Hardware Procurement
--------------------
“The Cloud” has been described as a volatile environment where servers
can be created and terminated at will. While this may be true, it does
not mean that your servers must be volatile. Ensuring that your cloud's
hardware is stable and configured correctly means that your cloud
environment remains up and running. Basically, put effort into creating
a stable hardware environment so that you can host a cloud that users
may treat as unstable and volatile.
OpenStack can be deployed on any hardware supported by an
OpenStack-compatible Linux distribution.
Hardware does not have to be consistent, but it should at least have the
same type of CPU to support instance migration.
The typical hardware recommended for use with OpenStack is the standard
value-for-money offerings that most hardware vendors stock. It should be
straightforward to divide your procurement into building blocks such as
"compute," "object storage," and "cloud controller," and request as many
of these as you need. Alternatively, should you be unable to spend more,
if you have existing servers—provided they meet your performance
requirements and virtualization technology—they are quite likely to be
able to support OpenStack.
Capacity Planning
-----------------
OpenStack is designed to increase in size in a straightforward manner.
Taking into account the considerations that we've mentioned in this
chapter—particularly on the sizing of the cloud controller—it should be
possible to procure additional compute or object storage nodes as
needed.

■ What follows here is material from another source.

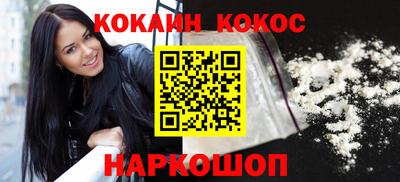 меф VHQ Камышлов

New nodes do not need to be the same specification, or even
vendor, as existing nodes.
For compute nodes, ``nova-scheduler`` will take care of differences in
sizing having to do with core count and RAM amounts; however, you should
consider that the user experience changes with differing CPU speeds.
When adding object storage nodes, a weight should be specified that
reflects the capability of the node.
Monitoring the resource usage and user growth will enable you to know
when to procure. :doc:`ch_ops_log_monitor` details some useful metrics.
Burn-in Testing
---------------
The chances of failure for the server's hardware are high at the start
and the end of its life. As a result, dealing with hardware failures
while in production can be avoided by appropriate burn-in testing to
attempt to trigger the early-stage failures. The general principle is to
stress the hardware to its limits. Examples of burn-in tests include
running a CPU or disk benchmark for several days.